▶ **Activity**
No pictures belong in the answer. Repeat all the entries exactly.

▶ **Data supplied**

================

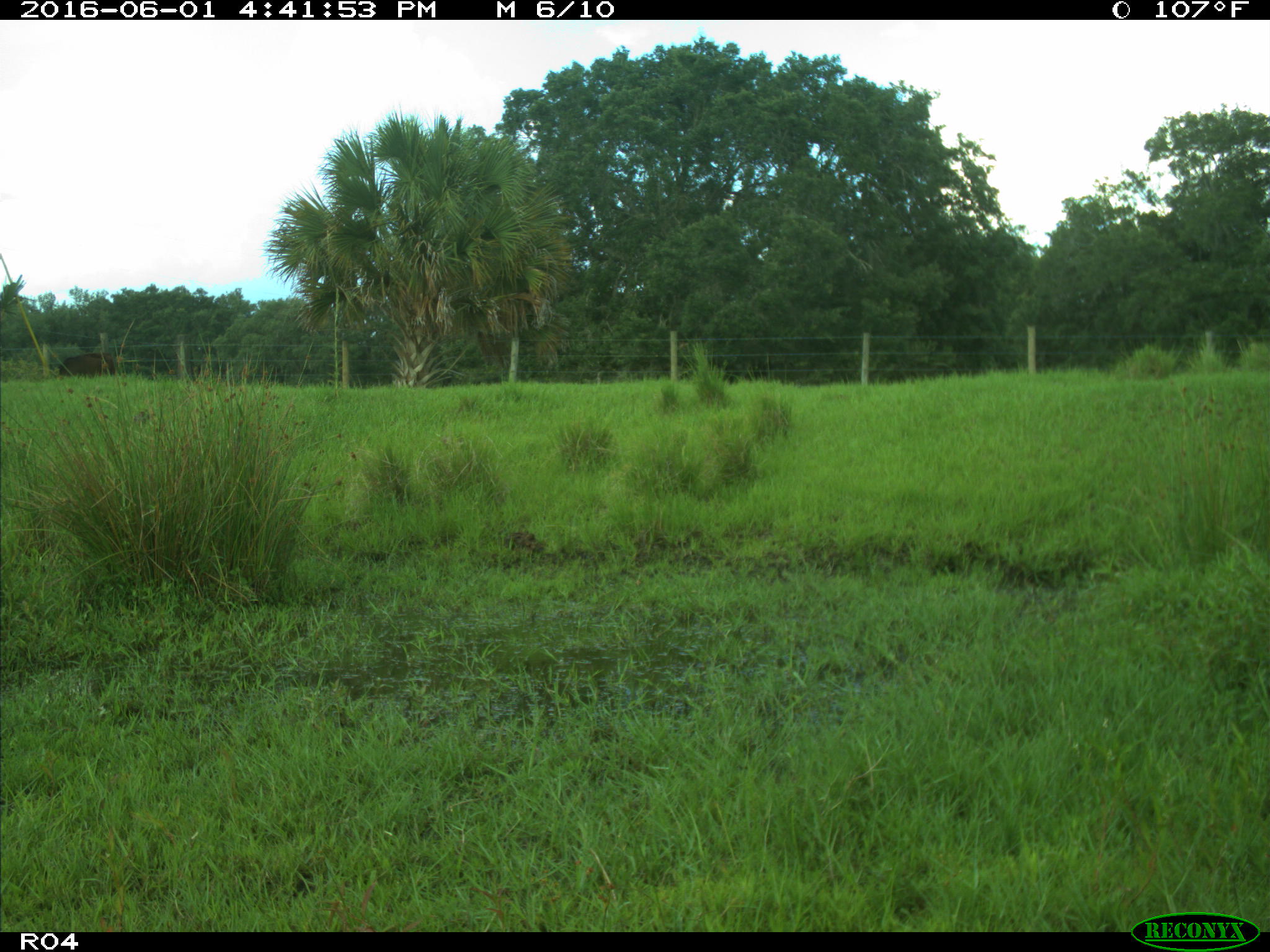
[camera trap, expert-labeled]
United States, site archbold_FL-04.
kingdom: Animalia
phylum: Chordata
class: Mammalia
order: Artiodactyla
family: Bovidae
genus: Bos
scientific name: Bos taurus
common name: domestic cow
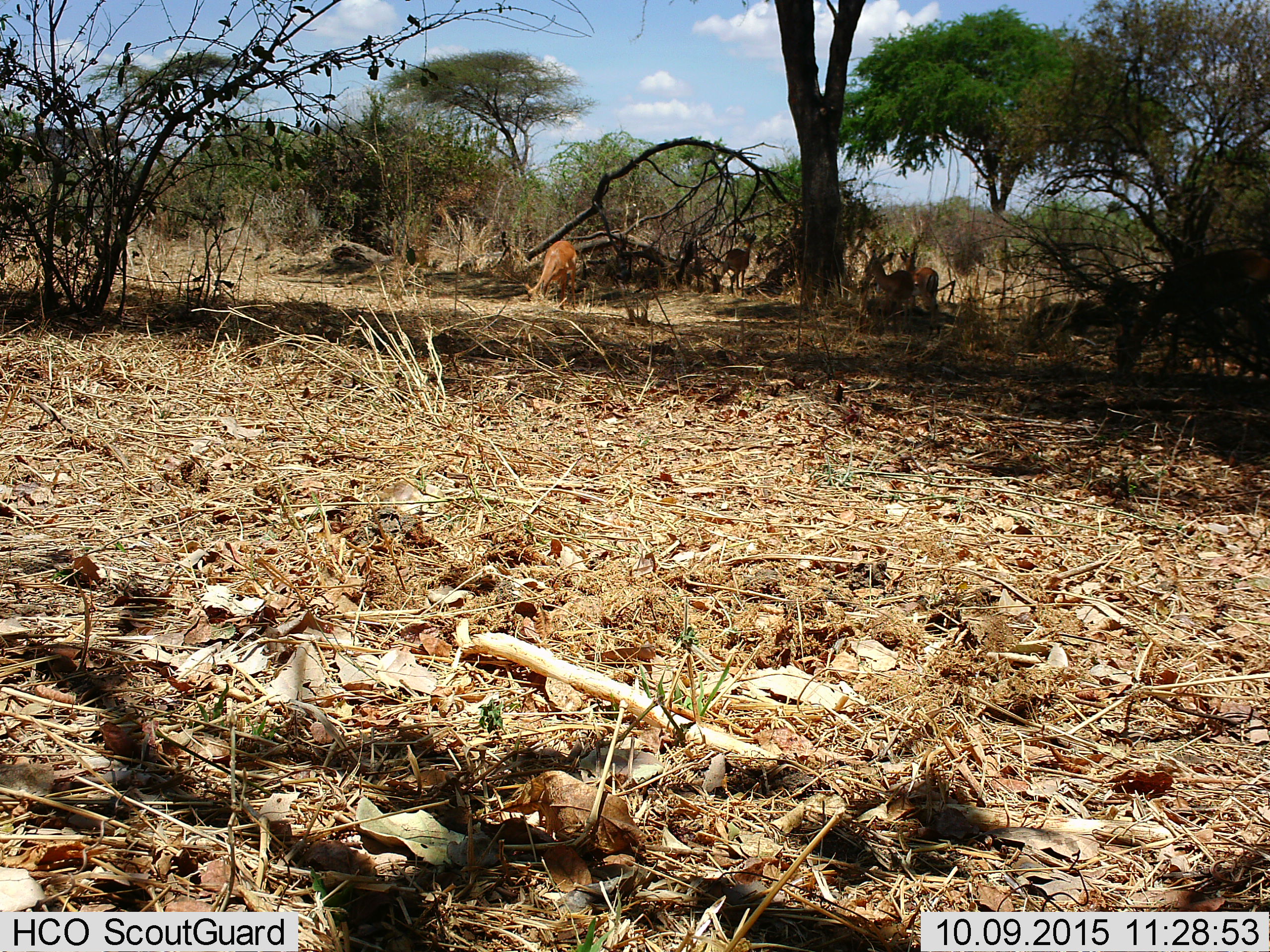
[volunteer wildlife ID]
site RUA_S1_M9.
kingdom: Animalia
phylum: Chordata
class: Mammalia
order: Artiodactyla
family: Bovidae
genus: Aepyceros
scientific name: Aepyceros melampus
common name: impala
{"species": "impala (Aepyceros melampus)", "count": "4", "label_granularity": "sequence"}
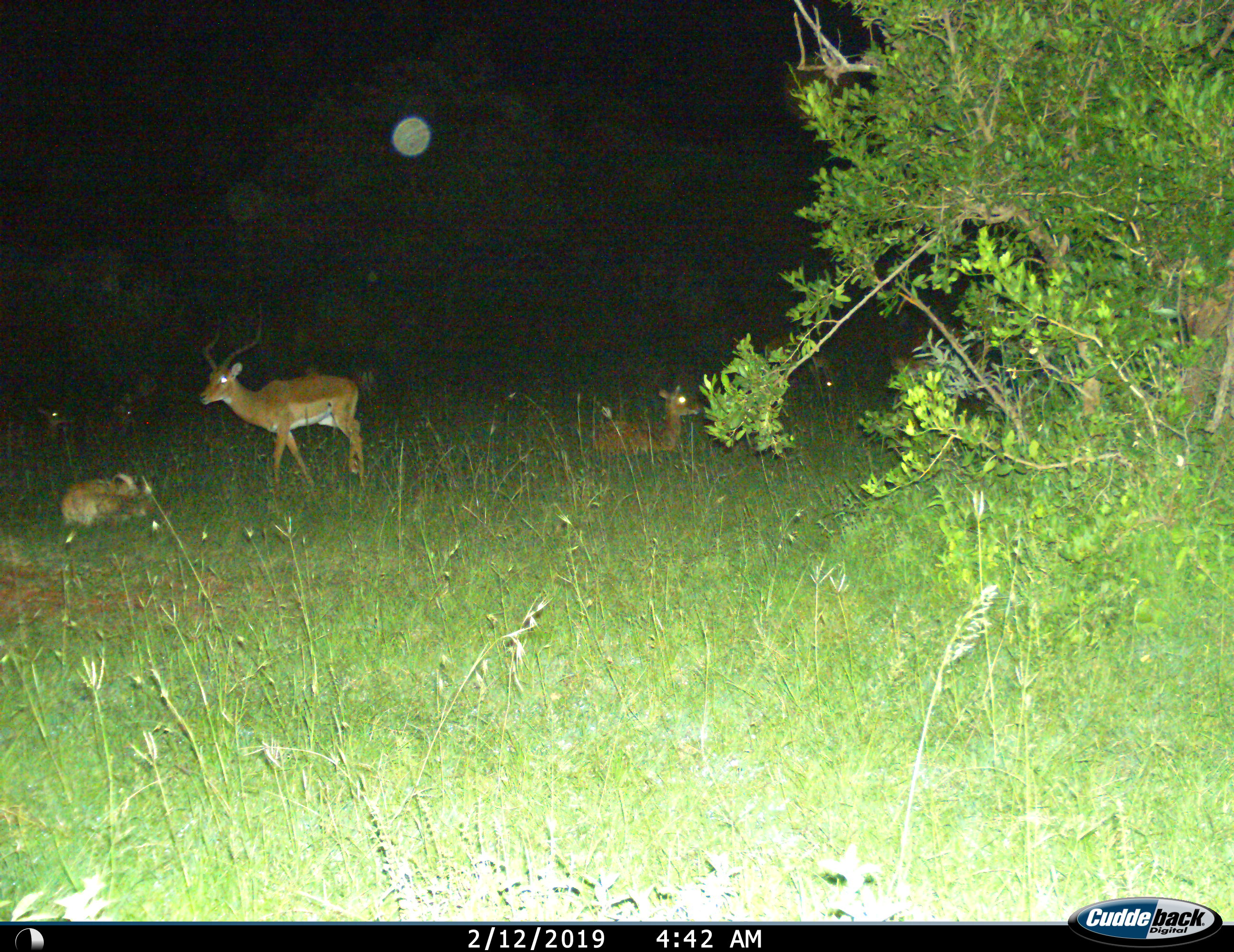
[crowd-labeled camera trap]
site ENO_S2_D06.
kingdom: Animalia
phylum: Chordata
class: Mammalia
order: Artiodactyla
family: Bovidae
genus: Aepyceros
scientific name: Aepyceros melampus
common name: impala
Impala (Aepyceros melampus), count 5. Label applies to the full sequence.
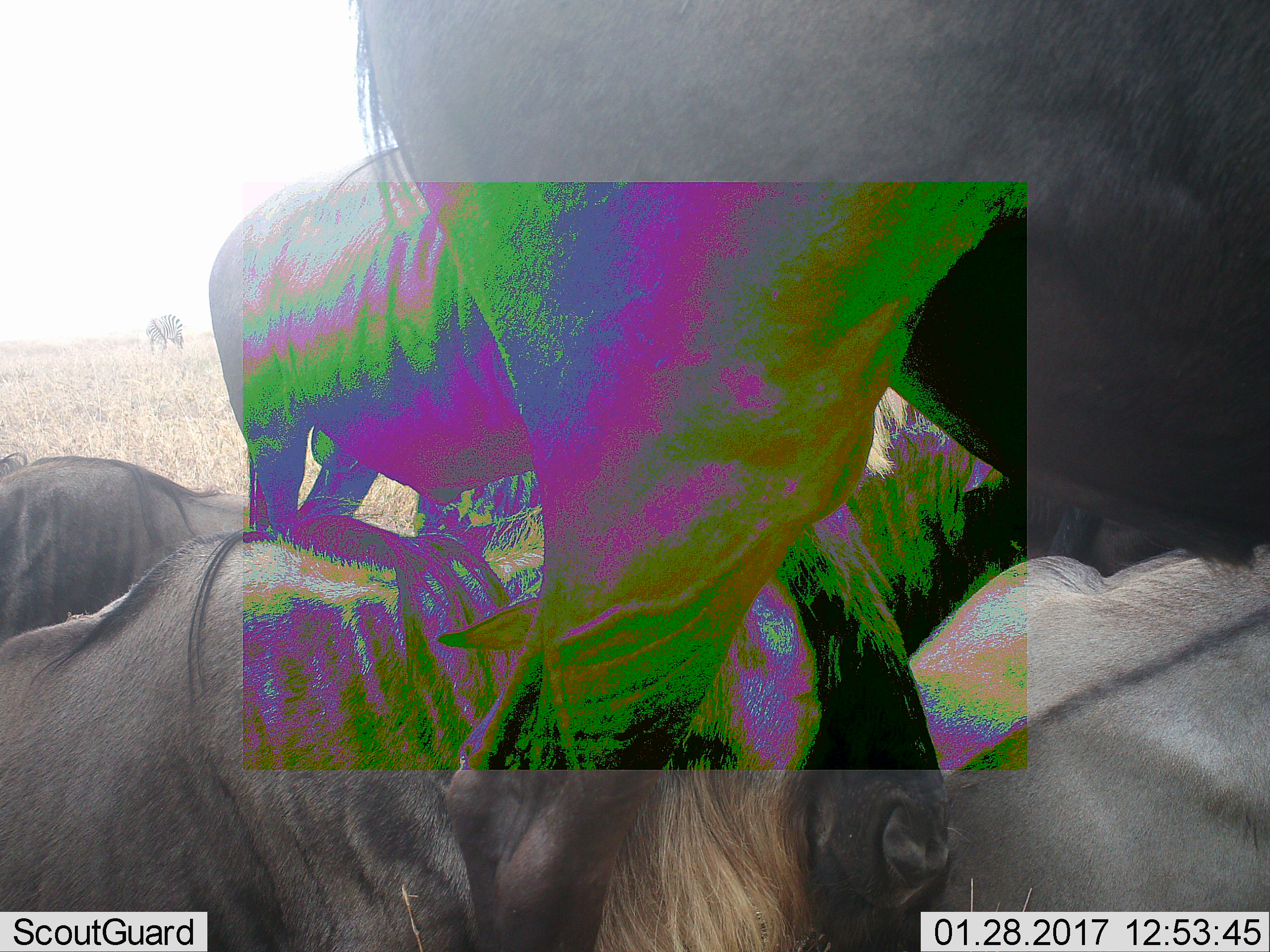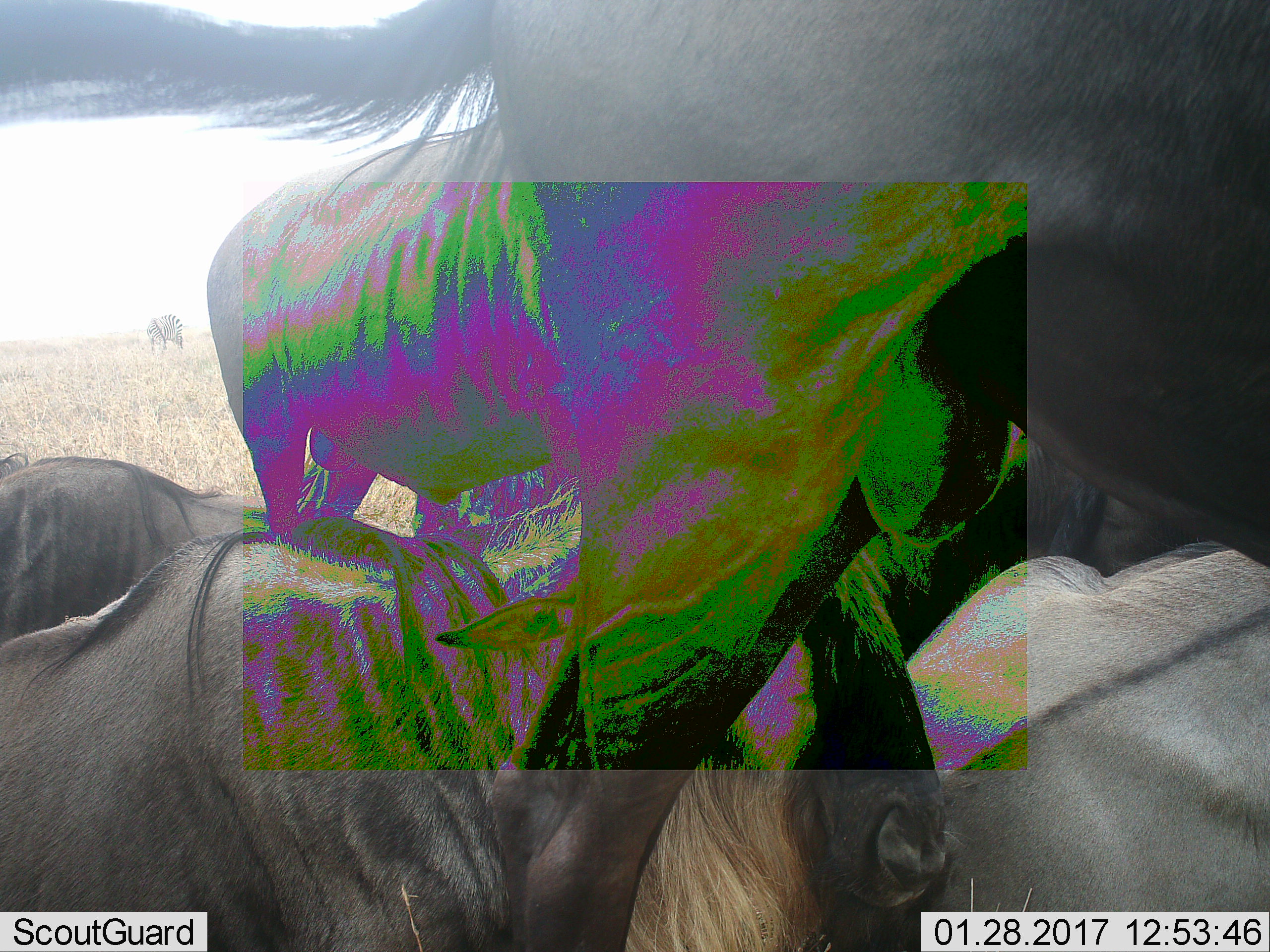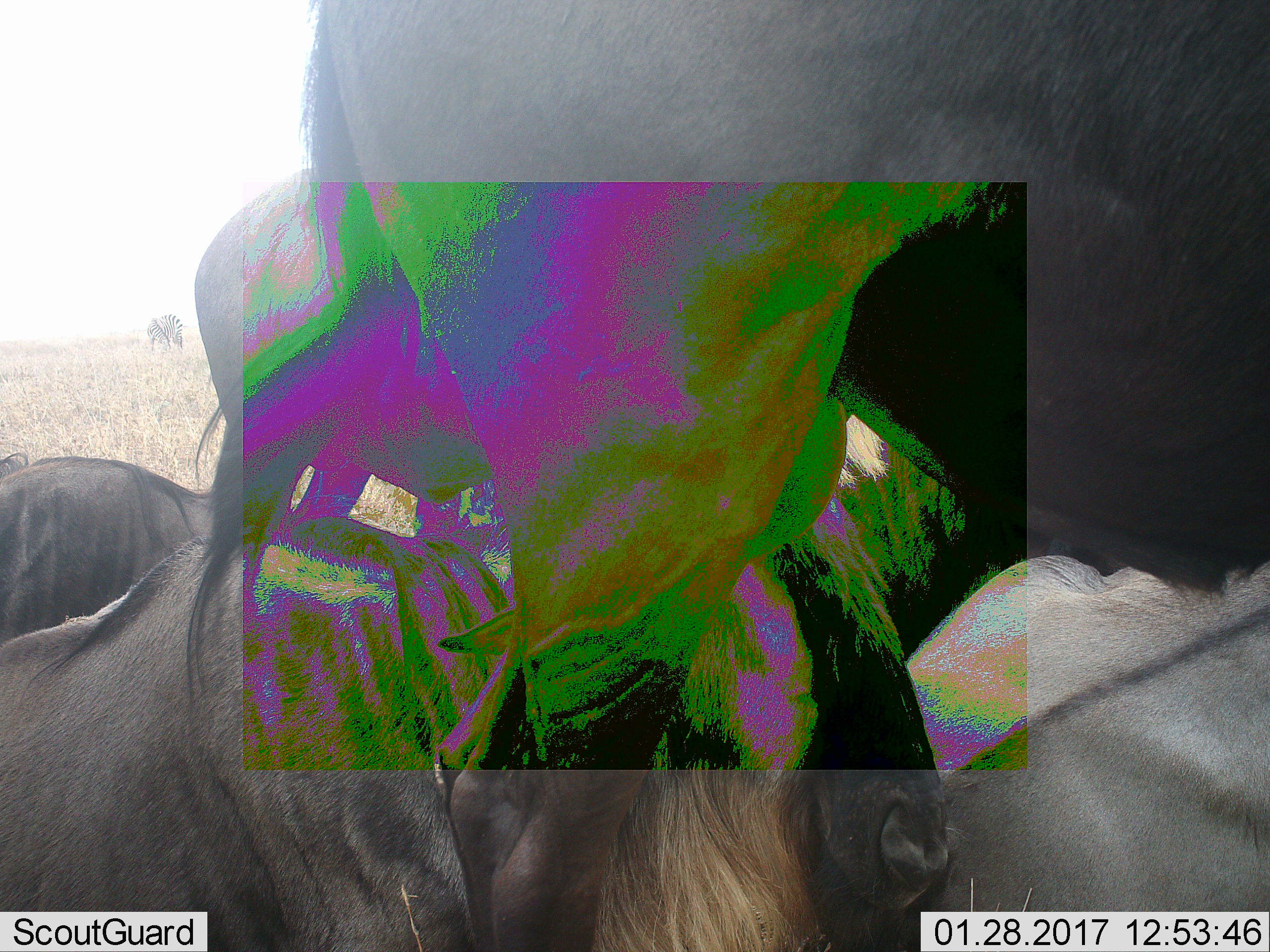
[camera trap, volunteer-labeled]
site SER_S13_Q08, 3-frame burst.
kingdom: Animalia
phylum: Chordata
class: Mammalia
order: Artiodactyla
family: Bovidae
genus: Connochaetes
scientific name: Connochaetes taurinus taurinus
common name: blue wildebeest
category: wildebeestblue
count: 5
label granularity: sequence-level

================

▶ **Solution to this exercise**
[camera trap, expert-labeled]
United States, site archbold_FL-04.
kingdom: Animalia
phylum: Chordata
class: Mammalia
order: Artiodactyla
family: Bovidae
genus: Bos
scientific name: Bos taurus
common name: domestic cow
[volunteer wildlife ID]
site RUA_S1_M9.
kingdom: Animalia
phylum: Chordata
class: Mammalia
order: Artiodactyla
family: Bovidae
genus: Aepyceros
scientific name: Aepyceros melampus
common name: impala
{"species": "impala (Aepyceros melampus)", "count": "4", "label_granularity": "sequence"}
[crowd-labeled camera trap]
site ENO_S2_D06.
kingdom: Animalia
phylum: Chordata
class: Mammalia
order: Artiodactyla
family: Bovidae
genus: Aepyceros
scientific name: Aepyceros melampus
common name: impala
Impala (Aepyceros melampus), count 5. Label applies to the full sequence.
[camera trap, volunteer-labeled]
site SER_S13_Q08, 3-frame burst.
kingdom: Animalia
phylum: Chordata
class: Mammalia
order: Artiodactyla
family: Bovidae
genus: Connochaetes
scientific name: Connochaetes taurinus taurinus
common name: blue wildebeest
category: wildebeestblue
count: 5
label granularity: sequence-level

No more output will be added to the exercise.